EngineeringJune 7, 20268 min read

What Charity Majors's Wide-Event Method Taught Our Observability Agent

Name: Dataworkers
Availability: OnlineOnly
Author: Dataworkers

How one of observability's sharpest thinkers reshaped the way our dw-observability agent chases unknown-unknowns in production.

By The Data Workers Team

If you have spent any time debugging a distributed system in production, you have probably encountered the specific misery of staring at a dashboard and realizing it tells you nothing useful. The alert fired. The metrics are elevated. But the question you actually need to answer — why did this particular request, from this particular user, at this particular moment, fail in this particular way — is unanswerable from the information you have. You are missing context. And the context is gone forever because it was aggregated out at write time.
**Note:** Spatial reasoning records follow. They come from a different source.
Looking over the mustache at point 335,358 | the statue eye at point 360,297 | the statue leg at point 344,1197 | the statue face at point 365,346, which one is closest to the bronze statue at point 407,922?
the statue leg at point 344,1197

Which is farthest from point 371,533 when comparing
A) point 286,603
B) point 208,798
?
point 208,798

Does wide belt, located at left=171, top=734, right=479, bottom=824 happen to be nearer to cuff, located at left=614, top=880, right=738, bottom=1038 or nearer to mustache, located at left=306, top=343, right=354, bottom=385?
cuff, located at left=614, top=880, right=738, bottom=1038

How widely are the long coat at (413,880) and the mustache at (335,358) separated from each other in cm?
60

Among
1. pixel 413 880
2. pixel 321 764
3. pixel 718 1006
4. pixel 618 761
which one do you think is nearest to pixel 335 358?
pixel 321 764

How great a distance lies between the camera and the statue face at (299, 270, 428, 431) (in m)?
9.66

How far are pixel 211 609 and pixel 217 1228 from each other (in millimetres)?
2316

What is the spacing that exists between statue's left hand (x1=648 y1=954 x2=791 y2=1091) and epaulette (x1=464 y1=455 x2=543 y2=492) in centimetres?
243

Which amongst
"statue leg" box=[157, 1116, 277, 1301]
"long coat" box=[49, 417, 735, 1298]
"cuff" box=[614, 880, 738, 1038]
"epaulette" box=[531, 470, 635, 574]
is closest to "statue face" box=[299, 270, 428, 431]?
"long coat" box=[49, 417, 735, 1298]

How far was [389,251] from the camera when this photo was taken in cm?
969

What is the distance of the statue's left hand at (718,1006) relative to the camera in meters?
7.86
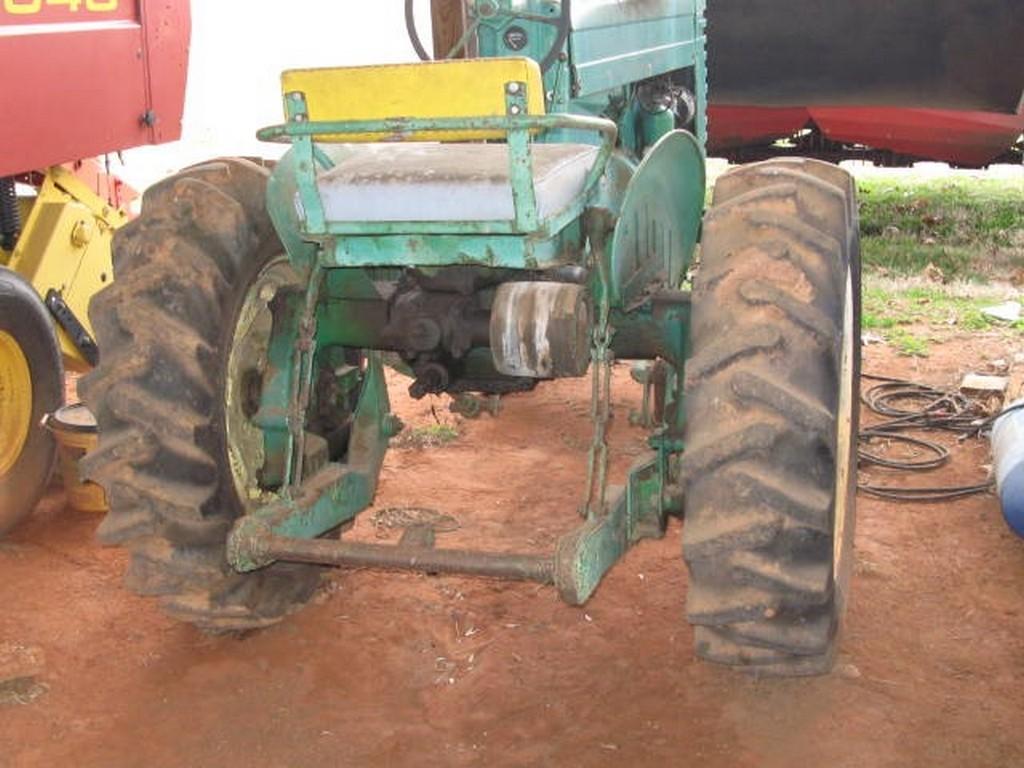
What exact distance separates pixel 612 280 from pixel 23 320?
2539mm

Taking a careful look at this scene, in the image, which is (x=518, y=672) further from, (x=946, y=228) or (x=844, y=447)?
(x=946, y=228)

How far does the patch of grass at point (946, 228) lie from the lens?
8.60 meters

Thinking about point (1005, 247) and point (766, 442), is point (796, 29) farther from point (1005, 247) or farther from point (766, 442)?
point (766, 442)

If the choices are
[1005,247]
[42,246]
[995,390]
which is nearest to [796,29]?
[1005,247]

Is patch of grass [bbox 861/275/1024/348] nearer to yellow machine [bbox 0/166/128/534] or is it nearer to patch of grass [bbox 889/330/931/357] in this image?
patch of grass [bbox 889/330/931/357]

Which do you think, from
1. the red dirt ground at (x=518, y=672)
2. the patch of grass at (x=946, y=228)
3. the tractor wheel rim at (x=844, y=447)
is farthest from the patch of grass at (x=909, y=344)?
the tractor wheel rim at (x=844, y=447)

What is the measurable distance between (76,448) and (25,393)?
31 cm

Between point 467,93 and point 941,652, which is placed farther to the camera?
point 941,652

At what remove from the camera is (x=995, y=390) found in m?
5.95

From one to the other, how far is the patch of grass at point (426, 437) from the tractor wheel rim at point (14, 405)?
5.29 ft

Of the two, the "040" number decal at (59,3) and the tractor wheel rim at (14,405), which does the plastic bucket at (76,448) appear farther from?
the "040" number decal at (59,3)

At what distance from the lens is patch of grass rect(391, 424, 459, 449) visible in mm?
5742

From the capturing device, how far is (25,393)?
492cm

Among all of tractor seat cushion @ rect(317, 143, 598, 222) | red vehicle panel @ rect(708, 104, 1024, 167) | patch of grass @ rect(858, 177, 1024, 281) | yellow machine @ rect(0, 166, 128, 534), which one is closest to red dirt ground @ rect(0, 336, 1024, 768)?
yellow machine @ rect(0, 166, 128, 534)
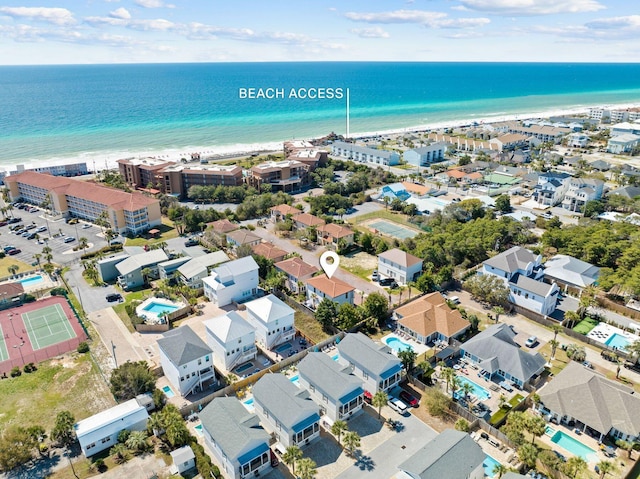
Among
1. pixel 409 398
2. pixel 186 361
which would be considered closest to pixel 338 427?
pixel 409 398

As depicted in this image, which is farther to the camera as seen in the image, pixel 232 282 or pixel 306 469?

Charity Majors, co-founder and CTO of Honeycomb, has spent the better part of a decade writing and speaking about why this happens and what to do instead. She is the co-author of Observability Engineering (O'Reilly, 2022) and the force behind a body of writing on her blog charity.wtf that has shifted how a generation of engineers think about production systems. Her method — emit arbitrarily-wide structured events, preserve raw data, ask questions from outside — is one of the clearest articulations of a working debugging practice we have encountered.

We built a skill for our dw-observability agent around it. This post explains what the method actually says, where it gets interesting, and how it maps to an agent that has to debug things it was never told to expect.

The Problem Is Unknown-Unknowns, Not Monitoring Gaps

The distinction Majors draws most consistently is between known-unknowns and unknown-unknowns. Monitoring — dashboards, alerts, threshold checks — is built for known-unknowns: the failure modes you predicted in advance. It works well for those. But most production failures are not the failures you predicted. They are novel states the system arrived at through a combination of factors nobody modeled.

Her formulation from Observability: The 5-Year Retrospective is precise: "Observability lets you find answers to application issues that are unknown-unknowns. You have observability if you can ask any question of your system from the outside, to understand any state the system has gotten into, no matter how bizarre or novel, without shipping any new custom code to get answers."

This is a demanding definition. It rules out anything that requires you to know the question in advance. It rules out dashboards that only show what you instrumented for. It makes the test simple: can you ask a new question right now, without a deploy, and get an answer? If not, you do not have observability — you have monitoring.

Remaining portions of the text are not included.